CU customers who sign up (which could be anyone from a home owner to someone living in an apartment complex and even businesses, as long as you are in the CU service area) pay an extra fee to have solar power. Basically, it’s a way for the environmentally conscious to participate in eco-friendly way to produce energy.

So, the mechanics of it might be a bit confusing at first, but here’s the gist of it: customers subscribe to kilowatt (kW) blocks of energy. You can get a minimum of one block, up to 200 blocks. One kW block produces an average of 162 kWh per month, and, at CU’s current rates, would average out as $7.67 per month for that block, which would be in addition to your regular monthly bill. Of note, the amount of energy produced depends upon the season and weather conditions – for example, a rainy day obviously produces less solar energy, as do the shorter days in the winter compared to the long days of summer.

To best determine what this would cost you, have your CU bill handy and utilize the Solar Calculator on the CU website.

Why Do It
Tree Hugger arguments aside, you might be wondering why you would want to pay extra to use solar power through CU. Well, consider that solar power provides energy reliability. The sun rises; the sun sets. These are facts no one can dispute. There is also security in the fact that no one country can monopolize solar power over another – we won’t have to fight over it – yey for energy independence!

Additionally, the rates should stay relatively the same over a long term because there isn’t ever going to be a shortage of sunshine. In fact, when you sign up for the solar program with CU, you lock your rate in for 20 years. And, the management of solar energy creates twice as many jobs as coal energy management (and more than twice as much as natural gas).

And let’s talk about those rates. Yes, it costs more than your current utility bill to add solar energy. However, should you decide to install your own solar energy, it would be far more expensive. Do you think my number of $25 grand is high? Not according to Sunrun, a solar power company dedicated to helping families install solar panels on their home.
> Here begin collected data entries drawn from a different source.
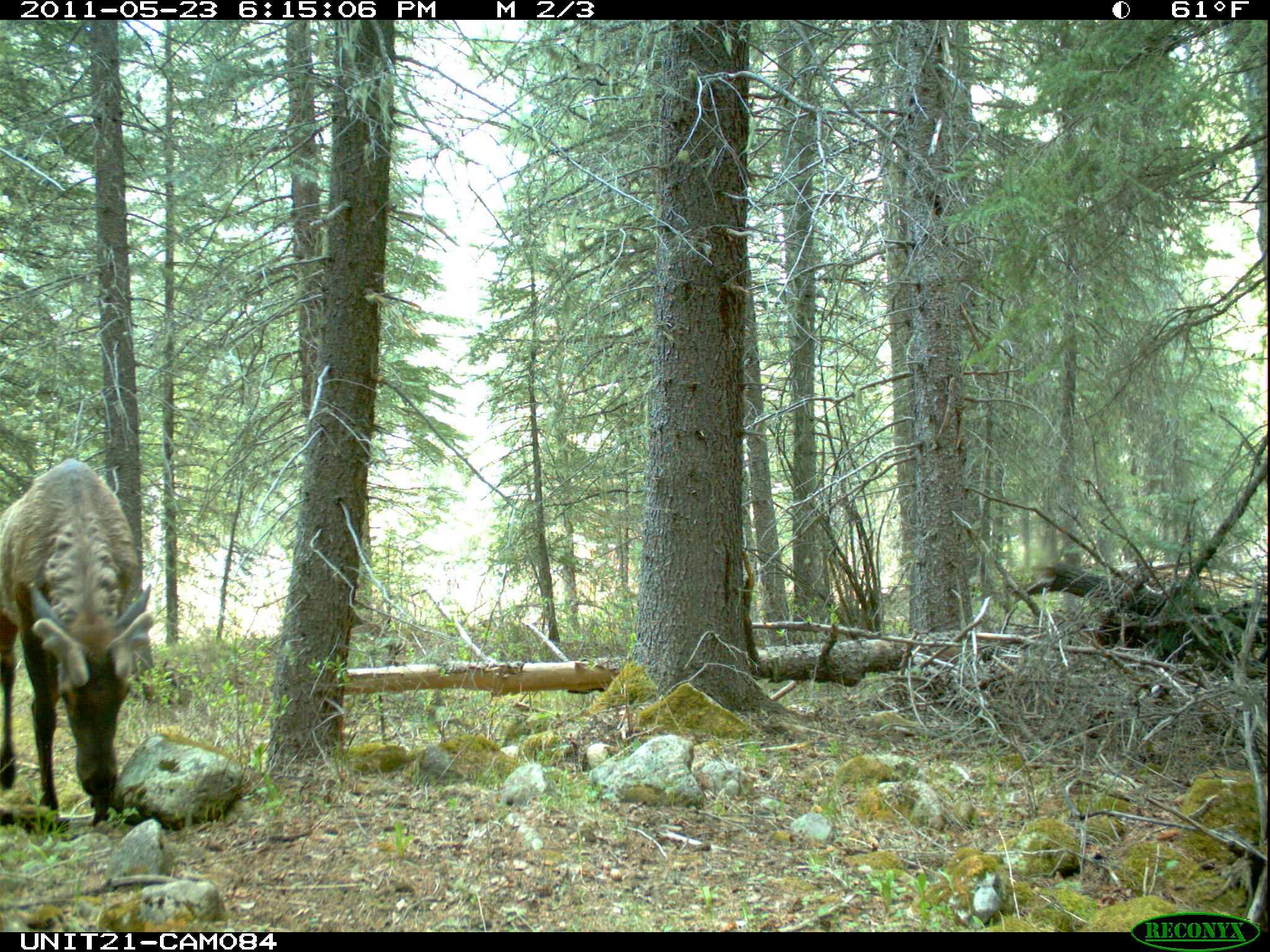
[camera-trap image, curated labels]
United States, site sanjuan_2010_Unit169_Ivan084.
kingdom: Animalia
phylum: Chordata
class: Mammalia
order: Artiodactyla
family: Cervidae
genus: Cervus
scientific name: Cervus elaphus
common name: red deer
Cervus elaphus (red deer).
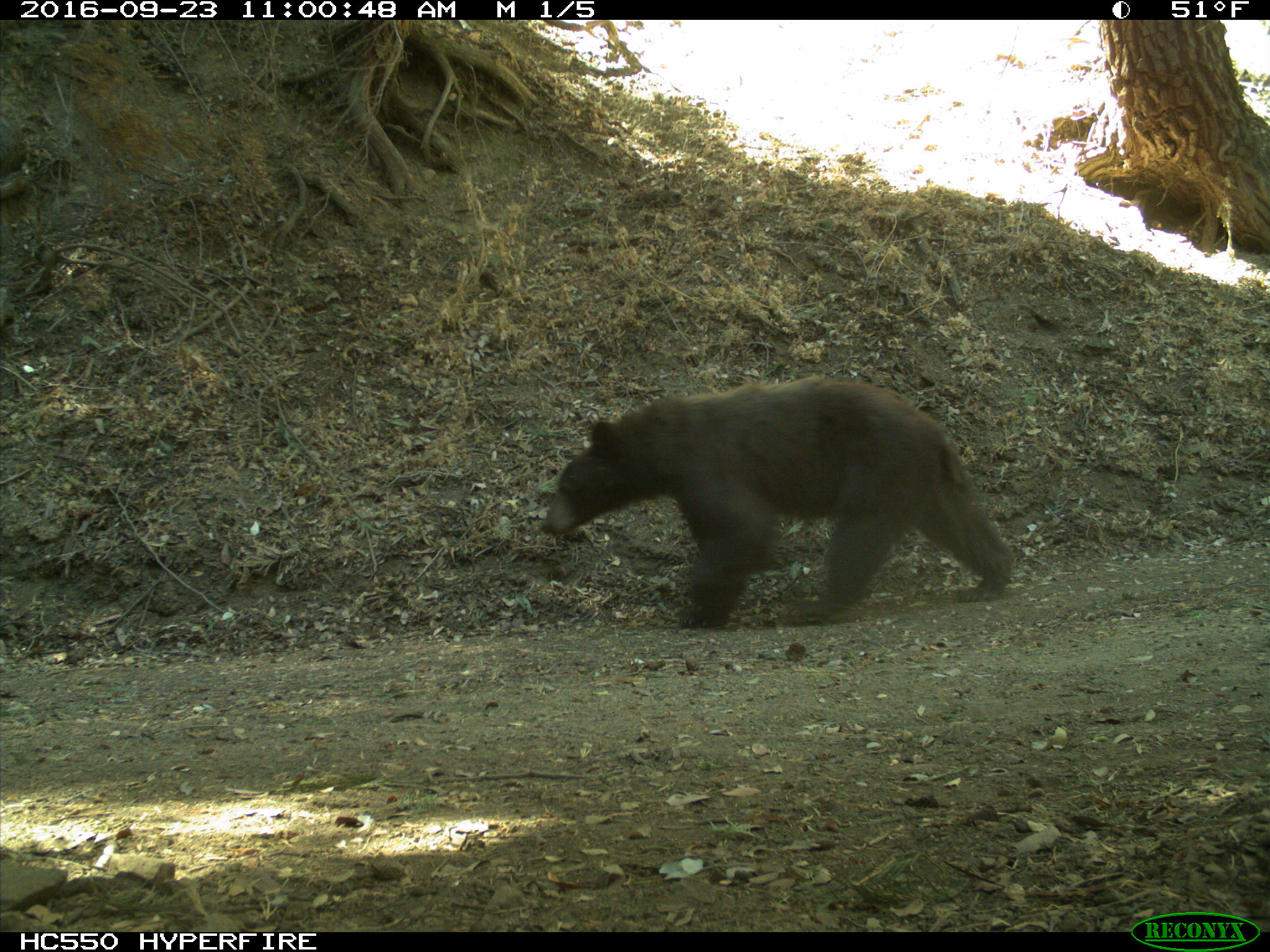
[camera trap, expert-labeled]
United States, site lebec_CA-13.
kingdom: Animalia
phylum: Chordata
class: Mammalia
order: Carnivora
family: Ursidae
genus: Ursus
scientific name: Ursus americanus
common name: american black bear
Let’s look at the numbers, shall we? Sunrun says:

Depending on the location and design of your system, the typical home installation ranges from 3 to 7 kilowatts and costs between $18,000 to $40,000 to purchase. Solar panels: About a third of the cost of a residential photovoltaic system comes from the cost of solar panels, which can cost around $4,500-$12,000.

What it comes down to is, if you’re interested in helping the planet and local economy, and don’t have upwards of  $40,000 to install a system as efficient as the one CU built, then CU’s access is the way to go.